_WORK TASK:_ Transcribe each entry so that it matches the original exactly.

┄┄┄┄┄┄┄┄┄┄┄┄┄┄┄┄┄┄┄┄

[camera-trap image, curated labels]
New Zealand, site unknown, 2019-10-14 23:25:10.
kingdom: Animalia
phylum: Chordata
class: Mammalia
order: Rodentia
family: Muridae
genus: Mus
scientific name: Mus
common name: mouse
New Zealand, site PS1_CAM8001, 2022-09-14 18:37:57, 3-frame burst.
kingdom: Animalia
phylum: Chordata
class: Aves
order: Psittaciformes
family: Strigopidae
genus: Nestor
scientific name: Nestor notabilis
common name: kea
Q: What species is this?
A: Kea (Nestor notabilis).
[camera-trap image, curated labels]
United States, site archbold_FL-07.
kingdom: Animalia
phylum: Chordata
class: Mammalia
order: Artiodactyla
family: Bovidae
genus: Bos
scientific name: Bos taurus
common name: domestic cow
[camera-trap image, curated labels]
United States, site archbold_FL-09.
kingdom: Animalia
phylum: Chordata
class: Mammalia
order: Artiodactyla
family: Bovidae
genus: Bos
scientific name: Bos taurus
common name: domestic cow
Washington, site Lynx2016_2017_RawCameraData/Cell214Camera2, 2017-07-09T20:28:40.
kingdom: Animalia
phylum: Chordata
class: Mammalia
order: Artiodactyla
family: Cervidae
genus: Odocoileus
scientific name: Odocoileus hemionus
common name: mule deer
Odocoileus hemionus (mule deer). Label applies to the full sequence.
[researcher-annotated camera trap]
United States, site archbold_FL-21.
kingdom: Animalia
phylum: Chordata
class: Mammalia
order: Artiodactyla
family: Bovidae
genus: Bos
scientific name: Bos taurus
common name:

┄┄┄┄┄┄┄┄┄┄┄┄┄┄┄┄┄┄┄┄

_YOUR RESPONSE:_
[camera-trap image, curated labels]
New Zealand, site unknown, 2019-10-14 23:25:10.
kingdom: Animalia
phylum: Chordata
class: Mammalia
order: Rodentia
family: Muridae
genus: Mus
scientific name: Mus
common name: mouse
New Zealand, site PS1_CAM8001, 2022-09-14 18:37:57, 3-frame burst.
kingdom: Animalia
phylum: Chordata
class: Aves
order: Psittaciformes
family: Strigopidae
genus: Nestor
scientific name: Nestor notabilis
common name: kea
Q: What species is this?
A: Kea (Nestor notabilis).
[camera-trap image, curated labels]
United States, site archbold_FL-07.
kingdom: Animalia
phylum: Chordata
class: Mammalia
order: Artiodactyla
family: Bovidae
genus: Bos
scientific name: Bos taurus
common name: domestic cow
[camera-trap image, curated labels]
United States, site archbold_FL-09.
kingdom: Animalia
phylum: Chordata
class: Mammalia
order: Artiodactyla
family: Bovidae
genus: Bos
scientific name: Bos taurus
common name: domestic cow
Washington, site Lynx2016_2017_RawCameraData/Cell214Camera2, 2017-07-09T20:28:40.
kingdom: Animalia
phylum: Chordata
class: Mammalia
order: Artiodactyla
family: Cervidae
genus: Odocoileus
scientific name: Odocoileus hemionus
common name: mule deer
Odocoileus hemionus (mule deer). Label applies to the full sequence.
[researcher-annotated camera trap]
United States, site archbold_FL-21.
kingdom: Animalia
phylum: Chordata
class: Mammalia
order: Artiodactyla
family: Bovidae
genus: Bos
scientific name: Bos taurus
common name:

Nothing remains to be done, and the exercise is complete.